== Exercise details ==
Lines containing the word "burst" are to be copied from the data below.

[Stored data entries]
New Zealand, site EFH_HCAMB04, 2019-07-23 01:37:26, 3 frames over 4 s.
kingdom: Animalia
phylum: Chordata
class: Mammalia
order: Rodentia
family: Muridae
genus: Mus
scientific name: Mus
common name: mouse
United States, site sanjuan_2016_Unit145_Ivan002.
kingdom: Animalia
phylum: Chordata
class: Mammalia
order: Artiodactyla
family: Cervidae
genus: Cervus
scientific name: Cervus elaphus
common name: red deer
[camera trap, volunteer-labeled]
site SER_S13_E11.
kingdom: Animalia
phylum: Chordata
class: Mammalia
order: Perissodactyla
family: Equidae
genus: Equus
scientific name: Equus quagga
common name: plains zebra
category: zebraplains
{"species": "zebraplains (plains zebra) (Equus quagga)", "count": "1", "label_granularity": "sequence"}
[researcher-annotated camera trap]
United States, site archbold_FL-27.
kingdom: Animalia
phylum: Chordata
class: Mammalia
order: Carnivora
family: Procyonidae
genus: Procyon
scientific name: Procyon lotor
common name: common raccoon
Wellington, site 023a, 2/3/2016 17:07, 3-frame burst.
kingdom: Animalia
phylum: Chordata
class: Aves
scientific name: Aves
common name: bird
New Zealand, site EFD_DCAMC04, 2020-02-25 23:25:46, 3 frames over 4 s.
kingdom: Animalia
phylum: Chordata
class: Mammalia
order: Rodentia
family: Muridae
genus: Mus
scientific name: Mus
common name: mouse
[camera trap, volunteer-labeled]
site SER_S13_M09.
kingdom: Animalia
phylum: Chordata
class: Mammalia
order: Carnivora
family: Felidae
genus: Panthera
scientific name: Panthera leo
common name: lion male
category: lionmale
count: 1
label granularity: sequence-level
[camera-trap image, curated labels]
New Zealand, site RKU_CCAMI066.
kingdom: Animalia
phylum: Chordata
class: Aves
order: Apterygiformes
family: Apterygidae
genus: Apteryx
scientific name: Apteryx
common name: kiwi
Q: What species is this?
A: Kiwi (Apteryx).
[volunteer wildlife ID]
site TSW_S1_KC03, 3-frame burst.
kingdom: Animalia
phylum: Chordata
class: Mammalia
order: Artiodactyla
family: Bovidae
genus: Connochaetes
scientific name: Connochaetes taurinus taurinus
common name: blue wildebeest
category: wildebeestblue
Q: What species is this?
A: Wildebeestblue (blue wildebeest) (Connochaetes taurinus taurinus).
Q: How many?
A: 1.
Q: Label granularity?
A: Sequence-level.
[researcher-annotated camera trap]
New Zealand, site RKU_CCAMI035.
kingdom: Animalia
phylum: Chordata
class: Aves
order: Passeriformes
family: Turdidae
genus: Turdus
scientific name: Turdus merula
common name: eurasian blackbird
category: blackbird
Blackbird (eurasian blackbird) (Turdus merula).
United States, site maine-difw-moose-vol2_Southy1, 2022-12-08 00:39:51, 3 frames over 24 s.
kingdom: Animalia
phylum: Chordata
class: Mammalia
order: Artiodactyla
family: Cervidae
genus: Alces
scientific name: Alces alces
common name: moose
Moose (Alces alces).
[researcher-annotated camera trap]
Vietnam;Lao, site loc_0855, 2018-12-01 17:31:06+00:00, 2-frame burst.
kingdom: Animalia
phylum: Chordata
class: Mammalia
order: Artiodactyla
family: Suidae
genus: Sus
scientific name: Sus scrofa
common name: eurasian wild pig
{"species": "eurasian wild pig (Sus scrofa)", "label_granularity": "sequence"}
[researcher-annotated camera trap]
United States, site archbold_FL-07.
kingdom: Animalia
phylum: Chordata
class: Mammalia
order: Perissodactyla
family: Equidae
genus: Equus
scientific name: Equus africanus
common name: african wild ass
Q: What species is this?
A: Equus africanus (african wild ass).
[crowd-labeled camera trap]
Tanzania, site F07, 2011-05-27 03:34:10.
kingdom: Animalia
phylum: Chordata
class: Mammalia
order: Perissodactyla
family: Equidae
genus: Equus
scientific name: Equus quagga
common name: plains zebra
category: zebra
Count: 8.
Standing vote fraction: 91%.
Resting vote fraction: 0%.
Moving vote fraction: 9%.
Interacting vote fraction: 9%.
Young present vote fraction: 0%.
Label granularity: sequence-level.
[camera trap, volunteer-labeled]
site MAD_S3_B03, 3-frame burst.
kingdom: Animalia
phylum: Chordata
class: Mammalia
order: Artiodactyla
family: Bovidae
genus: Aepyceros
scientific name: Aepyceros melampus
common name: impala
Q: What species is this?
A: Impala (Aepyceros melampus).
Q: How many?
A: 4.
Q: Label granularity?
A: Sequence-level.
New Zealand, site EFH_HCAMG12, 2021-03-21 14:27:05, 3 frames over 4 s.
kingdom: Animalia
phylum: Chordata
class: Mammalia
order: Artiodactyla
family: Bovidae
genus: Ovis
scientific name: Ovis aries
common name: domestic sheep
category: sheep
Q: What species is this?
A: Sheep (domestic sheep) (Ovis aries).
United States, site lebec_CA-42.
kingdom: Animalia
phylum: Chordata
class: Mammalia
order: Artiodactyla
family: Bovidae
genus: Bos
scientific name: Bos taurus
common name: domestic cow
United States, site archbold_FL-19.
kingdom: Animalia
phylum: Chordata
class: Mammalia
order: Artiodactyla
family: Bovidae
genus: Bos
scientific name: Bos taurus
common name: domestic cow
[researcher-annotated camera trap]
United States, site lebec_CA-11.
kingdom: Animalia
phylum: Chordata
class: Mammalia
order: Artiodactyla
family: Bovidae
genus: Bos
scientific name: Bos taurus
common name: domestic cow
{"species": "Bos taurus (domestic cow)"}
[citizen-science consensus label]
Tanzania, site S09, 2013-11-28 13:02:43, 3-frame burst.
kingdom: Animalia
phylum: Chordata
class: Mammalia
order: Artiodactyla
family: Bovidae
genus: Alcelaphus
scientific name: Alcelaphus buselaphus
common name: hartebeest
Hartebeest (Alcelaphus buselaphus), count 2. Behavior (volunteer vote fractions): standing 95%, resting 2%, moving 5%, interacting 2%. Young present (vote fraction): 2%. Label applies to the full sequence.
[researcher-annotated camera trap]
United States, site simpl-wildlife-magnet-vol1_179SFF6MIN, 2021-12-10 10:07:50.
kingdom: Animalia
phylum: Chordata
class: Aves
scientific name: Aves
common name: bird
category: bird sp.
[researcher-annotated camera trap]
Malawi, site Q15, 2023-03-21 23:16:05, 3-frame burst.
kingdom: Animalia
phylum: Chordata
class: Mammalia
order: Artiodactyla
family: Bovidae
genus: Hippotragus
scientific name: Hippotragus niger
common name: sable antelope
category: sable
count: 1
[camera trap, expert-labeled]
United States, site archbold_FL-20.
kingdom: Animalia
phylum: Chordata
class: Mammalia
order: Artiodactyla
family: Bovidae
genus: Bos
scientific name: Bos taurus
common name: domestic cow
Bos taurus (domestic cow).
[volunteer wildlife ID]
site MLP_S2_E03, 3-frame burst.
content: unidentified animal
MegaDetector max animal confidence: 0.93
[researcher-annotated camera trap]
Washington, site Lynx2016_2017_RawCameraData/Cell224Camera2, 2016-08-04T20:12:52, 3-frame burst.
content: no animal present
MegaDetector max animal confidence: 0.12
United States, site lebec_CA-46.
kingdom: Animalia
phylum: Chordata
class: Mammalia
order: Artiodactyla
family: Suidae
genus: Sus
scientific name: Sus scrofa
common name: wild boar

== Written response ==
Wellington, site 023a, 2/3/2016 17:07, 3-frame burst.
site TSW_S1_KC03, 3-frame burst.
Vietnam;Lao, site loc_0855, 2018-12-01 17:31:06+00:00, 2-frame burst.
site MAD_S3_B03, 3-frame burst.
Tanzania, site S09, 2013-11-28 13:02:43, 3-frame burst.
Malawi, site Q15, 2023-03-21 23:16:05, 3-frame burst.
site MLP_S2_E03, 3-frame burst.
Washington, site Lynx2016_2017_RawCameraData/Cell224Camera2, 2016-08-04T20:12:52, 3-frame burst.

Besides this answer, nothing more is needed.